参考文献 (2) ChemBioChem, 22, 3341-3347 (2021).
参考文献 (3) Analytical Sciences, 35, 585-588 (2019).
参考文献 (4) Molecular Therapy Nucleic Acids, 16, 348-359 (2019).
(注4)核酸の四重鎖構造:
核酸の四重鎖構造は、DNAやRNAなどが形成する特殊な高次構造で、パラレル型とアンチパラレル型が存在します。パラレル型は、四重鎖を形成する四つの塩基配列の向きが同じですが、アンチパラレル型は逆方向を向いています。四重鎖構造は、細胞内の特定の遺伝子や制御領域で見られ、遺伝子の調節やゲノムの熱力学的な安定性に重要な役割を果たすと考えられています。

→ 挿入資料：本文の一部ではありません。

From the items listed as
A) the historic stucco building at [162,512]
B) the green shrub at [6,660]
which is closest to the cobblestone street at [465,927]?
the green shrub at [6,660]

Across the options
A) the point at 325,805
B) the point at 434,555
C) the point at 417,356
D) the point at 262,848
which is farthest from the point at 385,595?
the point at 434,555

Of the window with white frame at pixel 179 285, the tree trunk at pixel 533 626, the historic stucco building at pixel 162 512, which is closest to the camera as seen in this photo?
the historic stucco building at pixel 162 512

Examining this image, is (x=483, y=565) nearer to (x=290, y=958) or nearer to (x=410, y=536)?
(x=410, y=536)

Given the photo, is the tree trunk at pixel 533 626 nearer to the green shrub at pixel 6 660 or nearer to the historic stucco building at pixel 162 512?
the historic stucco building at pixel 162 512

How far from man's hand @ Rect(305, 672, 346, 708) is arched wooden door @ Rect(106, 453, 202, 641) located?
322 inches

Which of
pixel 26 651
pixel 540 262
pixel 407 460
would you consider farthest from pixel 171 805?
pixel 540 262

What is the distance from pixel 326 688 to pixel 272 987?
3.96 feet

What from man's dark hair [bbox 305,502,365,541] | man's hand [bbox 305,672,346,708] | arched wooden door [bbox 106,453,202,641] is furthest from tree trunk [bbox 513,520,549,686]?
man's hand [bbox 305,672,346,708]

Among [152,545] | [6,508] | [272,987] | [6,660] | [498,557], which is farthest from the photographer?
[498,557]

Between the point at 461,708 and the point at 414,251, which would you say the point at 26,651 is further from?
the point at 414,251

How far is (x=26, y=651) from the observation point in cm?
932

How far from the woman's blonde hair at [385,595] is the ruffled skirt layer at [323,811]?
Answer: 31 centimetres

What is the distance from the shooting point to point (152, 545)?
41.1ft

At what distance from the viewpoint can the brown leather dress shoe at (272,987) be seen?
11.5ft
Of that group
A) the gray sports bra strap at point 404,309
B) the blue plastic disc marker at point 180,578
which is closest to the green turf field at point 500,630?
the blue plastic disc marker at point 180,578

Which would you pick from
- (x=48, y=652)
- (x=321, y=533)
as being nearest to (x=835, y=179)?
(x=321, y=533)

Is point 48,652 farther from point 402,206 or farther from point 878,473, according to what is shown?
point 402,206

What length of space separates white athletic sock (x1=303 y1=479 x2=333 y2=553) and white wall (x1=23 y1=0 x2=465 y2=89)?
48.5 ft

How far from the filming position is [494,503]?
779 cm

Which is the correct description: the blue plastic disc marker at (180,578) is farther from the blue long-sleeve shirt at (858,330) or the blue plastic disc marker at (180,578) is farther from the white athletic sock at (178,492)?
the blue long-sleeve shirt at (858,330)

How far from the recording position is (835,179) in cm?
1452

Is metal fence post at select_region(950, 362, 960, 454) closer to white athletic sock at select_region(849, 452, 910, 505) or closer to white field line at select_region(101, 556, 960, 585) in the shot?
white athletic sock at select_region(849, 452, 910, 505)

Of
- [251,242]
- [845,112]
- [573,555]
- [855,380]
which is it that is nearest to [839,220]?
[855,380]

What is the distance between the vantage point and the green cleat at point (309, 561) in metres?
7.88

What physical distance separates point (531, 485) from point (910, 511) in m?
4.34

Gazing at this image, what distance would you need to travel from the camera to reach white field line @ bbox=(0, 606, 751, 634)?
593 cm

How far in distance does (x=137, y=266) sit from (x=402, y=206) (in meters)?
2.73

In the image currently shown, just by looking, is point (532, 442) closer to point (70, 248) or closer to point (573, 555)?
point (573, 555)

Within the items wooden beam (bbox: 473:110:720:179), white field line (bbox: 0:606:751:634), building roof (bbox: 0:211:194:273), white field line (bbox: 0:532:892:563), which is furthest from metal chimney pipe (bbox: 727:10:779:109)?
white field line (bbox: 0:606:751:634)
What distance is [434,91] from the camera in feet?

核酸アプタマーの中には、四重鎖構造をもつものが多く発見されています。
(注5)SELEX法:
核酸アプタマー選抜法(Systematic Evolution of Ligands by Exponential enrichment, SELEX)は、特定のターゲット分子に高い結合親和性をもつ核酸(DNAまたはRNA)の配列を「選抜」するための分子進化工学的実験手法です。同手法は1990年代初頭にアメリカの化学者ラリー・ゴールドとジャック・ショスタクによって開発されました。